> _TASK DETAILS_
Retype only the lines at the head of the records, first through the one with "content_type: text/css; charset=utf-8", exactly as written.

[Records excerpted from a collection]
=-=-=

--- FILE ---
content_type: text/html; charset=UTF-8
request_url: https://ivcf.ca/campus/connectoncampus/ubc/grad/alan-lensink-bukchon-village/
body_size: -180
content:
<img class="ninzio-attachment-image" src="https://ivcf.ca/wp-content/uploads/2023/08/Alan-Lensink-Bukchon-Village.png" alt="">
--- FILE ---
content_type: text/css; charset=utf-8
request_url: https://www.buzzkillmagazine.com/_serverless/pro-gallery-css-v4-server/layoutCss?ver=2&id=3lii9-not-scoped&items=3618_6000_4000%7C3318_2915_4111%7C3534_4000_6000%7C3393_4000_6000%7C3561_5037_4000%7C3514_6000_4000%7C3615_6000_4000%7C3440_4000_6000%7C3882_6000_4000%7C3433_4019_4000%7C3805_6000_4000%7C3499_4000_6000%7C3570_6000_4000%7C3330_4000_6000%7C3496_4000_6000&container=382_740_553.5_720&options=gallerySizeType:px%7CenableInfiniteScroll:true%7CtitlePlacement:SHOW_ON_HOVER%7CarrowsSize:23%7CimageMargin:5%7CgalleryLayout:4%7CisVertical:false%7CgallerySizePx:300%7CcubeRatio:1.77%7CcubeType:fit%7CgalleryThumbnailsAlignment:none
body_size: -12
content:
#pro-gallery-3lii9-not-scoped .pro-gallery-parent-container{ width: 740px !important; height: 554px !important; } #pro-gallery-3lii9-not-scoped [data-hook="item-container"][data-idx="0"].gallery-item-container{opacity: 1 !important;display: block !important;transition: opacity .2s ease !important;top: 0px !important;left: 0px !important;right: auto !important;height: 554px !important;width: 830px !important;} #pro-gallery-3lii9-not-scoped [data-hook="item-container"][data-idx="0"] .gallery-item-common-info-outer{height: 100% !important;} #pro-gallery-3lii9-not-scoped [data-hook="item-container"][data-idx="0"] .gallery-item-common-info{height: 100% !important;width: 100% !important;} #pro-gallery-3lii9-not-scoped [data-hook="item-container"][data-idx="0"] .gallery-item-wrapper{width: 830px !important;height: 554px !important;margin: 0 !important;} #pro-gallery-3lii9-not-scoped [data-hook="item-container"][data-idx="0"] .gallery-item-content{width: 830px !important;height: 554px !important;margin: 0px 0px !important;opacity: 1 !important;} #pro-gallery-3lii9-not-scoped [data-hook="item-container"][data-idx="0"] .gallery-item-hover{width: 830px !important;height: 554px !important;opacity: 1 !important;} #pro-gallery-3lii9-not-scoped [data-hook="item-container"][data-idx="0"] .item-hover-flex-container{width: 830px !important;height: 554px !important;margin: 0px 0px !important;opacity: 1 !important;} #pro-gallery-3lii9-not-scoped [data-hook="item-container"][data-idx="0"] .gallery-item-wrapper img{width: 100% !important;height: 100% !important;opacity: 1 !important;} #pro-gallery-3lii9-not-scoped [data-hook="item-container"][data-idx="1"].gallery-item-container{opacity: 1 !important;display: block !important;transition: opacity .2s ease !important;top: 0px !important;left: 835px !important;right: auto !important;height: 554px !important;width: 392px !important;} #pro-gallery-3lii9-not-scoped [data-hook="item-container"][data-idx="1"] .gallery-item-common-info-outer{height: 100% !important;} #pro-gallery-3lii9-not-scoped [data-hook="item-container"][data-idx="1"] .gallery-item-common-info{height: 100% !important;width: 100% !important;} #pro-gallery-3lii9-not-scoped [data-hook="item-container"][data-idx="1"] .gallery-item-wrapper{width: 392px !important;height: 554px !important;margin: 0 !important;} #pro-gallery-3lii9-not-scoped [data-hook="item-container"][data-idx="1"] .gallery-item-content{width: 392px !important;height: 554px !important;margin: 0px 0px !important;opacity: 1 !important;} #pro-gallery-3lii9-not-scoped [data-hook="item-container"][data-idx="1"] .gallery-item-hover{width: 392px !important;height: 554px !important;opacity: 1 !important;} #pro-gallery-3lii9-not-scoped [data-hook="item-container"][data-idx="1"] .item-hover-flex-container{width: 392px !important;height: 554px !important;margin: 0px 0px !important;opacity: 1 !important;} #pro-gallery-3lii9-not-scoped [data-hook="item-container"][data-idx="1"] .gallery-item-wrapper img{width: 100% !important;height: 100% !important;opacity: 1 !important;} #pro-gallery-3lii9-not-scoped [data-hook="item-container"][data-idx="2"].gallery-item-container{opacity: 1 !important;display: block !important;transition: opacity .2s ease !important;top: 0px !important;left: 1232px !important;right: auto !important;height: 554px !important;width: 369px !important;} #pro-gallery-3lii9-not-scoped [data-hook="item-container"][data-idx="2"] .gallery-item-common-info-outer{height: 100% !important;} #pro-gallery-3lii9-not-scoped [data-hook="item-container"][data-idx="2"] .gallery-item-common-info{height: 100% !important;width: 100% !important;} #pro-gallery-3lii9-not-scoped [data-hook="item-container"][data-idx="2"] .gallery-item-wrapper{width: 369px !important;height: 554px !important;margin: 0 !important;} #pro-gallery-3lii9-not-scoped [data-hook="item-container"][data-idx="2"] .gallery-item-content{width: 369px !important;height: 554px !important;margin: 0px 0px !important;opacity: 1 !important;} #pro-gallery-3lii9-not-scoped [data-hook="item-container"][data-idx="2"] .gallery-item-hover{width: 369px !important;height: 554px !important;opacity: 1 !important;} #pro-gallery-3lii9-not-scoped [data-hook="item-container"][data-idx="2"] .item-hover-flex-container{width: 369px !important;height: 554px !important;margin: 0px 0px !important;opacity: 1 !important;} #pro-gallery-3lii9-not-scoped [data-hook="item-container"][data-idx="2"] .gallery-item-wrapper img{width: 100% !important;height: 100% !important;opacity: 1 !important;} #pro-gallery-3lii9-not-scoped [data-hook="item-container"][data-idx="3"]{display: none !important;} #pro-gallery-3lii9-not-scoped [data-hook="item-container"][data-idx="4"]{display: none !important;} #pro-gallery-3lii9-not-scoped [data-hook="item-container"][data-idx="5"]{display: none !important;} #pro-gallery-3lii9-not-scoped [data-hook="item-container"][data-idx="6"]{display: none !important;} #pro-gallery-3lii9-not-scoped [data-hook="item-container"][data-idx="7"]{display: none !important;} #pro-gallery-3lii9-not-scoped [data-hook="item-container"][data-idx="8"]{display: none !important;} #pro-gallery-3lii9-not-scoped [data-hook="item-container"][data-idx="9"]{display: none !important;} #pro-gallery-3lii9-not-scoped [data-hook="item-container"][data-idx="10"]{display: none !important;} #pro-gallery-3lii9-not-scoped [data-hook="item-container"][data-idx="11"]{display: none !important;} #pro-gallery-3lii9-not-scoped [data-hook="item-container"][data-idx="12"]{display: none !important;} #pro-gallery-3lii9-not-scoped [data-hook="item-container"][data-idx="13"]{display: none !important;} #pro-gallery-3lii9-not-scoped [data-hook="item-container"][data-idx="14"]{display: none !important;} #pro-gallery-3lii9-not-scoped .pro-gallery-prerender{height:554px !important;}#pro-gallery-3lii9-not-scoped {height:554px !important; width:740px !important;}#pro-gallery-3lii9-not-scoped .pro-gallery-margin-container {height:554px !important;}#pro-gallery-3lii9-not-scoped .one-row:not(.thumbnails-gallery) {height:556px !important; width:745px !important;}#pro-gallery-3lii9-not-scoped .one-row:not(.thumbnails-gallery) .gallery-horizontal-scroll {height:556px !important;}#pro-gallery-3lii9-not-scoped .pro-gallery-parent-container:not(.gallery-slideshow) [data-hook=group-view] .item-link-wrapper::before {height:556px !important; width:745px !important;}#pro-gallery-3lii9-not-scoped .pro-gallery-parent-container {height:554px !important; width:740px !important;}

=-=-=

> _ANSWER AREA_
--- FILE ---
content_type: text/html; charset=UTF-8
request_url: https://ivcf.ca/campus/connectoncampus/ubc/grad/alan-lensink-bukchon-village/
body_size: -180
content:
<img class="ninzio-attachment-image" src="https://ivcf.ca/wp-content/uploads/2023/08/Alan-Lensink-Bukchon-Village.png" alt="">
--- FILE ---
content_type: text/css; charset=utf-8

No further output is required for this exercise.